> [Source records]
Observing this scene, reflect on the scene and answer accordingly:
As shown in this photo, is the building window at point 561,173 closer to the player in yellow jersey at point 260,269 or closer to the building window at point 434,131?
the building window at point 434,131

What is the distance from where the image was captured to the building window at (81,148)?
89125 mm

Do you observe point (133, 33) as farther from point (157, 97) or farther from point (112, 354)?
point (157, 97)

==

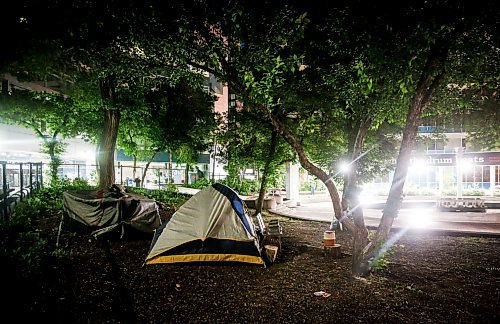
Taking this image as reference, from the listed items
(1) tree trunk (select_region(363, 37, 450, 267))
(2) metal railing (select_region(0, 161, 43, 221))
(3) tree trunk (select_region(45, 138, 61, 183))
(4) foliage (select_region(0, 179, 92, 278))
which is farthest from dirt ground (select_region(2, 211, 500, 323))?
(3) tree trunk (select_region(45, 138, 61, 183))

> [Stated exercise] List every line of the items above that contains the string "this". Case counts.

> [Right answer]
Observing this scene, reflect on the scene and answer accordingly:
As shown in this photo, is the building window at point 561,173 closer to the player in yellow jersey at point 260,269 or closer to the building window at point 434,131?
Taking this image as reference, from the listed items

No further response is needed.